Step 1: Understanding the Topic
This question involves a nuclear reaction, specifically a radioactive decay series. The key principle for solving this is the conservation of mass number (A, the superscript) and atomic number (Z, the subscript). We must ensure that the sum of the mass numbers and the sum of the atomic numbers are equal on both the reactant and product sides of the nuclear equation.
Step 2: Key Approach - Conservation Laws
We need to know the changes caused by alpha ($\alpha$) and beta-minus ($\beta^-$) decay:
An $\alpha$-particle is a helium nucleus, ${}^{4}_{2}He$. Its emission decreases the mass number by 4 and the atomic number by 2.
A $\beta^-$-particle is an electron, ${}^{0}_{-1}e$. Its emission does not change the mass number but increases the atomic number by 1.
We will set up two equations, one for the conservation of A and one for the conservation of Z.
Step 3: Detailed Calculation
A. Conservation of Mass Number (A):
Let's check if the mass numbers are balanced.
\[
\text{Initial A} = 238
\]
\[
\text{Final A} = \text{A of Pb} + 7 \times (\text{A of } \alpha) + x \times (\text{A of } \beta^-)
\]
\[
\text{Final A} = 210 + 7 \times (4) + x \times (0) = 210 + 28 = 238
\]
The mass numbers are already balanced, which serves as a good check.

### Data listing
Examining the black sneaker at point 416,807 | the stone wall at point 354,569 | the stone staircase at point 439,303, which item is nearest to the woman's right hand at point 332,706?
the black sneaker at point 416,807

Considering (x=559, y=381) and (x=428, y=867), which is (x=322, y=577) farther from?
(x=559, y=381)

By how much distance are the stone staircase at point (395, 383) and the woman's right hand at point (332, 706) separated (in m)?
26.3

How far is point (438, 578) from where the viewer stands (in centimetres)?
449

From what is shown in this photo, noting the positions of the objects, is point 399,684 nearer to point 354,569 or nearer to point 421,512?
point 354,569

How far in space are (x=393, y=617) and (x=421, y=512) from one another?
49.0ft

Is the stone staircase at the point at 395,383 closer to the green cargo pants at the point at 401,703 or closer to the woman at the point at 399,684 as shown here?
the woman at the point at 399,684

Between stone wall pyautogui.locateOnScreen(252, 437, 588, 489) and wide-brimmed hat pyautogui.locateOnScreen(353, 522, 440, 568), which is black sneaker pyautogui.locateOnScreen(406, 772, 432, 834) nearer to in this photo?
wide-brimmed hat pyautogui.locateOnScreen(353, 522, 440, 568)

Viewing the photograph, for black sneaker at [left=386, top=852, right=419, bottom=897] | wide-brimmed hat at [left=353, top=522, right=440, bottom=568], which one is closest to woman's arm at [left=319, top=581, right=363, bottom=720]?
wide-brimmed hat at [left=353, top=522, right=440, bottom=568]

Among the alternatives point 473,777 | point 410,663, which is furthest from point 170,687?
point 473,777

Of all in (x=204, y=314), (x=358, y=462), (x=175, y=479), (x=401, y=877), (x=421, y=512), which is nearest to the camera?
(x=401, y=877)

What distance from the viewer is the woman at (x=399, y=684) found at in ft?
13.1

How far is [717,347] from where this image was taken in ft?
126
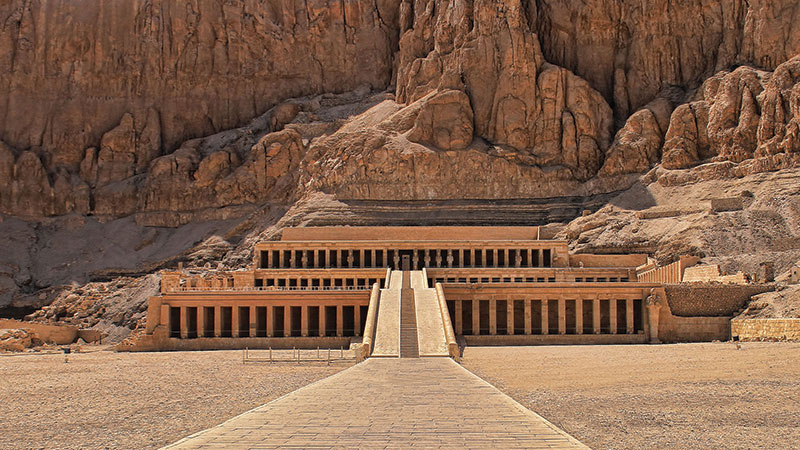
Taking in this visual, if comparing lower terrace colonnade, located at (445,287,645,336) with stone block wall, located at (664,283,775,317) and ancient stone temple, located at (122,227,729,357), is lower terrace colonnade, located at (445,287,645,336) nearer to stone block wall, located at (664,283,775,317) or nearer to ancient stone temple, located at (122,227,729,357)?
ancient stone temple, located at (122,227,729,357)

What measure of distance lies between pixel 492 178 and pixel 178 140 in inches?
1766

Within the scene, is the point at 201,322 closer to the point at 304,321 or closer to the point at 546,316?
the point at 304,321

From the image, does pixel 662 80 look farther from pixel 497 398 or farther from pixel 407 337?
pixel 497 398

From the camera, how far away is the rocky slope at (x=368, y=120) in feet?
286

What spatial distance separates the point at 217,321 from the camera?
52.5m

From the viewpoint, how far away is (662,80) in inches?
3895

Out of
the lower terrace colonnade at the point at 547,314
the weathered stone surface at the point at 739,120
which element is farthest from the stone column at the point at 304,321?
the weathered stone surface at the point at 739,120

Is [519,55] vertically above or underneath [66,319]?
above

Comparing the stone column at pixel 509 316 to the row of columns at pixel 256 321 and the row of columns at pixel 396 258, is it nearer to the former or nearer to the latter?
the row of columns at pixel 256 321

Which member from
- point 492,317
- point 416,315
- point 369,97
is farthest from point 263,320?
point 369,97

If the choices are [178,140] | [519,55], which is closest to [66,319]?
[178,140]

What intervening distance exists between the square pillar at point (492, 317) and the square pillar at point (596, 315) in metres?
6.03

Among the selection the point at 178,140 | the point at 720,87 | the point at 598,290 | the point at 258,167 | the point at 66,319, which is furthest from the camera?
the point at 178,140

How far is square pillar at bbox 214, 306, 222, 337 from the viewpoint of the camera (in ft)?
171
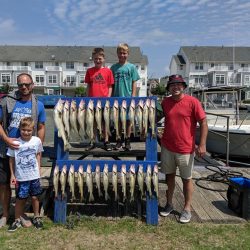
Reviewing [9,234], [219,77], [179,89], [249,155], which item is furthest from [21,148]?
[219,77]

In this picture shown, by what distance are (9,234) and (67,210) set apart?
3.40 ft

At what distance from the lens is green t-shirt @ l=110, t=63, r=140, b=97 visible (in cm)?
554

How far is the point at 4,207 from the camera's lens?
472cm

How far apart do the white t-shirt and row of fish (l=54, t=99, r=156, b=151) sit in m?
0.46

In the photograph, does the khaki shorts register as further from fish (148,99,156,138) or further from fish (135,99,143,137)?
fish (135,99,143,137)

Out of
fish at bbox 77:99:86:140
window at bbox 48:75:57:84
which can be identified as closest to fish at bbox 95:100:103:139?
fish at bbox 77:99:86:140

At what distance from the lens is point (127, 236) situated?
14.5 ft

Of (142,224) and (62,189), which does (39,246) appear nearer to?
(62,189)

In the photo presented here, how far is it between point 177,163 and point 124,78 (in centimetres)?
169

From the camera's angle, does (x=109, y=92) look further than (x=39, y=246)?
Yes

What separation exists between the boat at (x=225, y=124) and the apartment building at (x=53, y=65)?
59.0m

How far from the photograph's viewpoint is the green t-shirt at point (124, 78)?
5539 mm

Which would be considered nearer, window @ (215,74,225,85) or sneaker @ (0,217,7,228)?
sneaker @ (0,217,7,228)

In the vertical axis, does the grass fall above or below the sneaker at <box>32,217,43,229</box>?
below
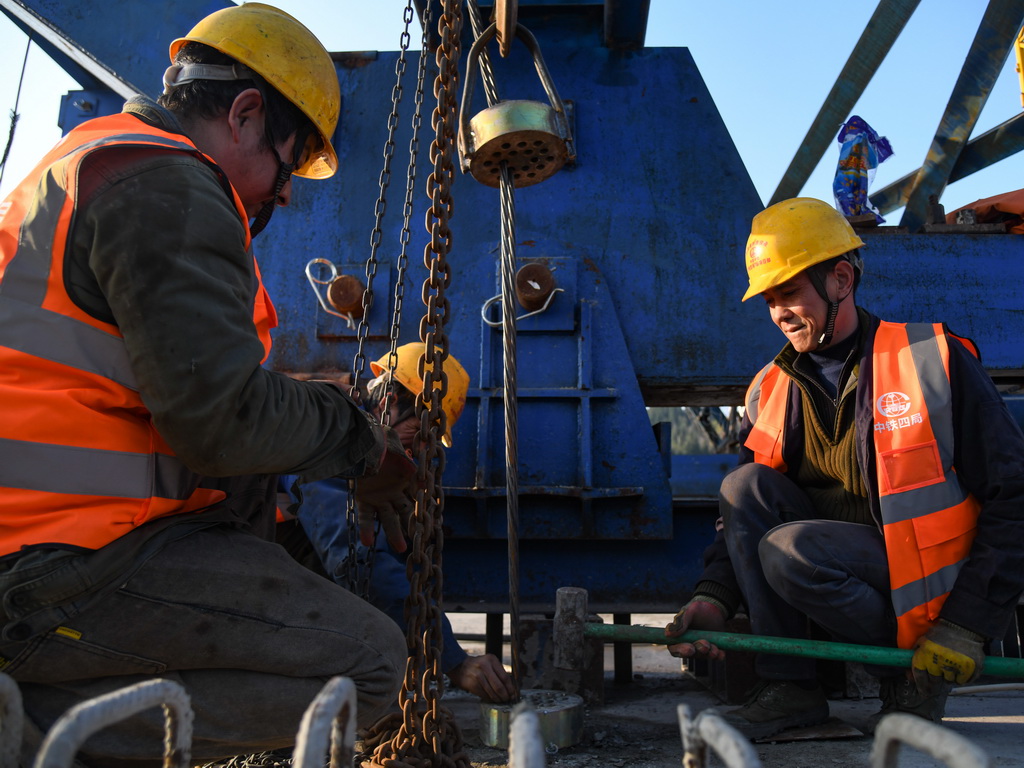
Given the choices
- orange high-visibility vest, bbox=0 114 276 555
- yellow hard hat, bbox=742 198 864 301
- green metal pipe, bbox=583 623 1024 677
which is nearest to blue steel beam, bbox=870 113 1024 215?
yellow hard hat, bbox=742 198 864 301

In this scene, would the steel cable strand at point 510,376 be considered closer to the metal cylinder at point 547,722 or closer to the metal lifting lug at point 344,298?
the metal cylinder at point 547,722

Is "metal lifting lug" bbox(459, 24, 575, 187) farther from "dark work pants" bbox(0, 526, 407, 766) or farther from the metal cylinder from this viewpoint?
the metal cylinder

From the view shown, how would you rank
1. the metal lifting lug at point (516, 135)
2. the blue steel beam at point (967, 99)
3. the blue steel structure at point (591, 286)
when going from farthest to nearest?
the blue steel beam at point (967, 99)
the blue steel structure at point (591, 286)
the metal lifting lug at point (516, 135)

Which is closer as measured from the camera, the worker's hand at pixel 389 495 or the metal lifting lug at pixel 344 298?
the worker's hand at pixel 389 495

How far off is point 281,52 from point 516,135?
63 centimetres

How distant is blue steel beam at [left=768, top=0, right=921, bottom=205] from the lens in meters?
4.42

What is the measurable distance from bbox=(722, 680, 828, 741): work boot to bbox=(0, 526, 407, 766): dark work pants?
52.0 inches

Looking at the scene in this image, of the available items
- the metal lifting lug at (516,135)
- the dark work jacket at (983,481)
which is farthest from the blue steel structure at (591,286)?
the metal lifting lug at (516,135)

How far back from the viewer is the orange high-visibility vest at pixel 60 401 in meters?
1.40

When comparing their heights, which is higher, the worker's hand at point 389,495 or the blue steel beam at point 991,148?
the blue steel beam at point 991,148

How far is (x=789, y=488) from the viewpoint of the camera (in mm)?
2779

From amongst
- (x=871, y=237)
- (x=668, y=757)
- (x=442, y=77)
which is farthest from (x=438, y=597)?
(x=871, y=237)

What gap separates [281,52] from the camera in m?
1.98

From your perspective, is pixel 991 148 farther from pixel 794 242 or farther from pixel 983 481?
pixel 983 481
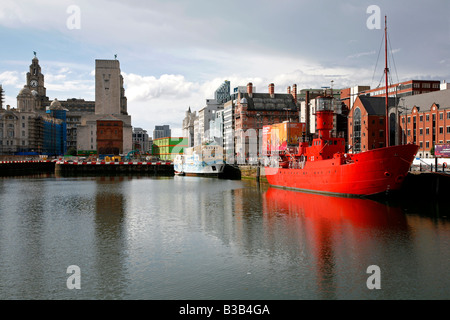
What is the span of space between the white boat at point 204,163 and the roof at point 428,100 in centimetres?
5052

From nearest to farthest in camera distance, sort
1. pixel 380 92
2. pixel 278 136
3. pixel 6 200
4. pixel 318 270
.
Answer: pixel 318 270 → pixel 6 200 → pixel 278 136 → pixel 380 92

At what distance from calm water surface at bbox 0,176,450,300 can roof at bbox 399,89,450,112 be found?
53.9 meters

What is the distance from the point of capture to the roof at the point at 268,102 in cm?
14638

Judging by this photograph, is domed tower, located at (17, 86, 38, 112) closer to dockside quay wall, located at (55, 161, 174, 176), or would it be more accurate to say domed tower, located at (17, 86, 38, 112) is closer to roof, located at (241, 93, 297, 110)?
dockside quay wall, located at (55, 161, 174, 176)

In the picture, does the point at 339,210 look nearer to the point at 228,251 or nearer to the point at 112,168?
the point at 228,251

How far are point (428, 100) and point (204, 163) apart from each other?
58.8 m

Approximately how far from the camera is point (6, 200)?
175 feet

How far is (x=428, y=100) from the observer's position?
93.4 meters

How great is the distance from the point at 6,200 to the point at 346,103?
112 metres

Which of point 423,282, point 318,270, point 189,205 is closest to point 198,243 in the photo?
point 318,270

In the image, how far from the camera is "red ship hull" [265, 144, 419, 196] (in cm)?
4553

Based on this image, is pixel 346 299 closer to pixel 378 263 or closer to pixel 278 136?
pixel 378 263

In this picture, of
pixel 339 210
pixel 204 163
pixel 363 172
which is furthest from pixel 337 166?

### Set of tasks
1. Copy from the decay-series explanation, starting at the words "Step 2: Key" and ending after "numbers are balanced.".
2. According to the decay-series explanation, how does emitting an alpha particle change the mass number and the atomic number?

### Responses per task
1.
Step 2: Key Approach - Conservation Laws
We need to know the changes caused by alpha ($\alpha$) and beta-minus ($\beta^-$) decay:
An $\alpha$-particle is a helium nucleus, ${}^{4}_{2}He$. Its emission decreases the mass number by 4 and the atomic number by 2.
A $\beta^-$-particle is an electron, ${}^{0}_{-1}e$. Its emission does not change the mass number but increases the atomic number by 1.
We will set up two equations, one for the conservation of A and one for the conservation of Z.
Step 3: Detailed Calculation
A. Conservation of Mass Number (A):
Let's check if the mass numbers are balanced.

2. It decreases the mass number by 4 and the atomic number by 2.